*Text shown:*

[Start]

Presumably, you would wear your concealed, defensive handgun somewhere on you that would be the most comfortable and allow easy access in the case of an immediate need. What happens though, when you climb into your car or truck and that weapon is in a position that just isn’t practical?
Being seated in a vehicle can prove to be problematic if you have any intentions of quickly drawing a weapon that’s on your person. The position of your body, the close quarters, the steering wheel and your seat belt can all contribute to a general constriction of movement that may cost you valuable time. It can also make for an uncomfortable ride, depending on where you have your gun placed.
When traveling in a vehicle with a firearm of any type, one of the most important questions to consider is, ‘how fast do you really need to access your weapon?’ Unless you live or work in an area that is highly dangerous, with a very real threat to your personal safety, then you may be able to stow the weapon more securely while you drive. You may also just have a strong need for the peace-of-mind that having your gun within reach provides. Either way, this will help to determine where and how you maintain the gun within the vehicle.

[End]

*Job A:* Update the piece on carrying a handgun in a vehicle, starting with "Being seated in" and going on through "your gun placed.", so that "shoulder harness" stands in place of "seat belt".
*Job B:* Please carry the piece on carrying a handgun in a vehicle further, picking up after its final sentence.

*Raw records:*

[Start]

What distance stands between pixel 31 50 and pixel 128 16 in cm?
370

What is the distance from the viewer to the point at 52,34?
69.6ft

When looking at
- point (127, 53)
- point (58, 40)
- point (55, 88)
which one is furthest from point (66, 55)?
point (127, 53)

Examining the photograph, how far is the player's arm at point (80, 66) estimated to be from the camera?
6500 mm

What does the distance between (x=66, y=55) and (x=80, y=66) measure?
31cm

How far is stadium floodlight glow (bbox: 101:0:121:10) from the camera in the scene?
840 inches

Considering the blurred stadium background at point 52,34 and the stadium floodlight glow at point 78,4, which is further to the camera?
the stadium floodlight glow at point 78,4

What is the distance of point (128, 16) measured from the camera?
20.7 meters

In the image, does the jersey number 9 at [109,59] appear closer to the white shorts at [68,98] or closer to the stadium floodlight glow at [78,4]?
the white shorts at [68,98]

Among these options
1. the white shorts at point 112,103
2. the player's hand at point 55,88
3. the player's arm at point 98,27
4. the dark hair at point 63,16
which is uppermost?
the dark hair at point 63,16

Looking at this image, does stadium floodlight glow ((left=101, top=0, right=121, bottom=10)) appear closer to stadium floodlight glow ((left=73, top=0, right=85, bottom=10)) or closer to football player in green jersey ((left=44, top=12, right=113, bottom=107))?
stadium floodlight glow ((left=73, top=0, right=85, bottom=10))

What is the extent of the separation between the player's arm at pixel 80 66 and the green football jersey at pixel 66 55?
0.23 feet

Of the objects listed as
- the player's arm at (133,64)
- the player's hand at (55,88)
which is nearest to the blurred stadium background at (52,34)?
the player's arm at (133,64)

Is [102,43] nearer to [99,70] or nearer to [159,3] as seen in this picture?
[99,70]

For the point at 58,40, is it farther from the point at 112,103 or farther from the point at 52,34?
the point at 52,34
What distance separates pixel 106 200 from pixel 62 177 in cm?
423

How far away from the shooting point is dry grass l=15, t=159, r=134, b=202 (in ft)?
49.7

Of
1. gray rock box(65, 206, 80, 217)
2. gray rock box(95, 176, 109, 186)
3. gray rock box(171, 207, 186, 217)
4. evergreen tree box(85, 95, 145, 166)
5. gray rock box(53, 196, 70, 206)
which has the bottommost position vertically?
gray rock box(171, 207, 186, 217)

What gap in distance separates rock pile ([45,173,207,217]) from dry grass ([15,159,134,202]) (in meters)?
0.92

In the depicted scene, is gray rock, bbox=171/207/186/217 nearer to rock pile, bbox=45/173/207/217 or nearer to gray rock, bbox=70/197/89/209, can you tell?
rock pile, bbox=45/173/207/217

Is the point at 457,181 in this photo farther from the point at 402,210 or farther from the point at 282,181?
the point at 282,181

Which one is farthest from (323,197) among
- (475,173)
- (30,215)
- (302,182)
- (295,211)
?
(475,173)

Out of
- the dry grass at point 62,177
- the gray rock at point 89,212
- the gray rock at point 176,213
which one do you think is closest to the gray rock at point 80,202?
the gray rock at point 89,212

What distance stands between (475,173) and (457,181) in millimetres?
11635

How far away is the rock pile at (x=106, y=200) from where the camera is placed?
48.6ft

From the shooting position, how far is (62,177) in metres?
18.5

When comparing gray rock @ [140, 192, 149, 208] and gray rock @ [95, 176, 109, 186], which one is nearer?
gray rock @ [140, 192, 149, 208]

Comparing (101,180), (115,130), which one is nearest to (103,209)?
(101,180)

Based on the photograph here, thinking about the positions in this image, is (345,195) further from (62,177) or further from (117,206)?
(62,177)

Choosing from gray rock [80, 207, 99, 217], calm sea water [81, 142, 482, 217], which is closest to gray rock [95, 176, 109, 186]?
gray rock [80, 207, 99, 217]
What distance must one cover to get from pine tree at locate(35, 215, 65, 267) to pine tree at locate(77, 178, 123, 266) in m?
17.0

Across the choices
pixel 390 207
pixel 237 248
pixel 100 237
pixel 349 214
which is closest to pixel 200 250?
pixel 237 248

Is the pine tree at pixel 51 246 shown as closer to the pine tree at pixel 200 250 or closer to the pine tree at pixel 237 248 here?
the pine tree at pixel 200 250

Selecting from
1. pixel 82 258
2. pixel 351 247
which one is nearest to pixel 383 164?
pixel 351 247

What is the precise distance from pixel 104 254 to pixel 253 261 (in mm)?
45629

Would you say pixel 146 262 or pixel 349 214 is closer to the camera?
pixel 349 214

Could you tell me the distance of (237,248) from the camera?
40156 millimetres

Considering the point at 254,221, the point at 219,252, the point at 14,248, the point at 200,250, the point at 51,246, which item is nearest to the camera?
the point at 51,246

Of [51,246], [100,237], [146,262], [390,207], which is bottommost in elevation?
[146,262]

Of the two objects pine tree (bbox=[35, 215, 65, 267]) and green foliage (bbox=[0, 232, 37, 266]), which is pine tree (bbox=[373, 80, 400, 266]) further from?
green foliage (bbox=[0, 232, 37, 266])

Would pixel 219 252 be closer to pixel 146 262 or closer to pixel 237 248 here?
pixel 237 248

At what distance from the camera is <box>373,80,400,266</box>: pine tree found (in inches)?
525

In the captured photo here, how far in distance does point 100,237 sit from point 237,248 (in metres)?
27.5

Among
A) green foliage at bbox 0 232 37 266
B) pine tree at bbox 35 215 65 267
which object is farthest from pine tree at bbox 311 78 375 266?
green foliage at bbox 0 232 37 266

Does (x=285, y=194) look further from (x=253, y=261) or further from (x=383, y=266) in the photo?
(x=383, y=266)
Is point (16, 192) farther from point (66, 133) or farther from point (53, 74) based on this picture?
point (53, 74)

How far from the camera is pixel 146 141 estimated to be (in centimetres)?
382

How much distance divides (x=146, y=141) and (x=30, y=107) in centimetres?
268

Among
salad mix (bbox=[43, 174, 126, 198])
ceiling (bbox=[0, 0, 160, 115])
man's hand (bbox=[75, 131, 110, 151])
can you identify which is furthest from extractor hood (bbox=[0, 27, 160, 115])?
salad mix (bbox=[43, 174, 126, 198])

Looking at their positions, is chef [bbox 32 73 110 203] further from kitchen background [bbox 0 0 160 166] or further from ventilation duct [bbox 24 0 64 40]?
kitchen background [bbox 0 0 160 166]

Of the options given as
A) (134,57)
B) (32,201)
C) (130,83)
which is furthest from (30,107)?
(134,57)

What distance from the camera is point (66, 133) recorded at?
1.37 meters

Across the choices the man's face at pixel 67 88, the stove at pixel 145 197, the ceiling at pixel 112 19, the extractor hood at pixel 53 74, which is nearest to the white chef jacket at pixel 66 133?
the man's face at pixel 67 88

[End]

*Exercise response A:*
Being seated in a vehicle can prove to be problematic if you have any intentions of quickly drawing a weapon that’s on your person. The position of your body, the close quarters, the steering wheel and your shoulder harness can all contribute to a general constriction of movement that may cost you valuable time. It can also make for an uncomfortable ride, depending on where you have your gun placed.

*Exercise response B:*
What the Law Says
Before we get going on the practicality of road travel with your weapon, we’ll need to address the reality of what you can and can’t do according to the law. As a gun owner, it is absolutely your responsibility to ensure that you are compliant with all State and local laws, when it comes to concealed carry and vehicle transport. Rules and regulations in this regard vary broadly between States, so it’s best not to make any assumptions. Some jurisdictions will allow concealed carry within vehicles, but with further restrictions being placed on storage protocols.
Considerations may include:
- If you are a resident of the State or not
- The specifics of your concealed weapon license or permit
- If the weapon can be loaded/round chambered
- Handguns vs. long guns
- Can the gun be in plain view?
- Does the gun need to be securely locked or broken-down?
- Does your ammo need to be stored separately?
- Do local or State weapons transportation laws supersede concealed carry rights?
There’s a lot to consider, and you’ll want to make sure that you’re well informed.
Getting Yourself Set Up
So once you’ve determined what rules and regs you need to abide by, you can then go about the task of figuring how to best secure your weapon. No matter your approach, there are a few reasons why safely and discreetly storing your gun makes the most sense.
Staying Out of Jail
If you happen to get pulled over for whatever reason, the last thing you want is a cop seeing your handgun sitting on the passenger seat beside you. Even if you have a legitimate license or permit, it’s better to present your paperwork first, inform the officer and not have the situation be any more complicated than it has to be.
There are a couple of things to think of in this regard. First, having your handgun potentially bouncing around your vehicle interior is not ideal. Enough said. Secondly, you’ll want to eliminate any chance of a child or other unauthorized person easily getting their hands on the weapon for obvious reasons. Accidents do happen.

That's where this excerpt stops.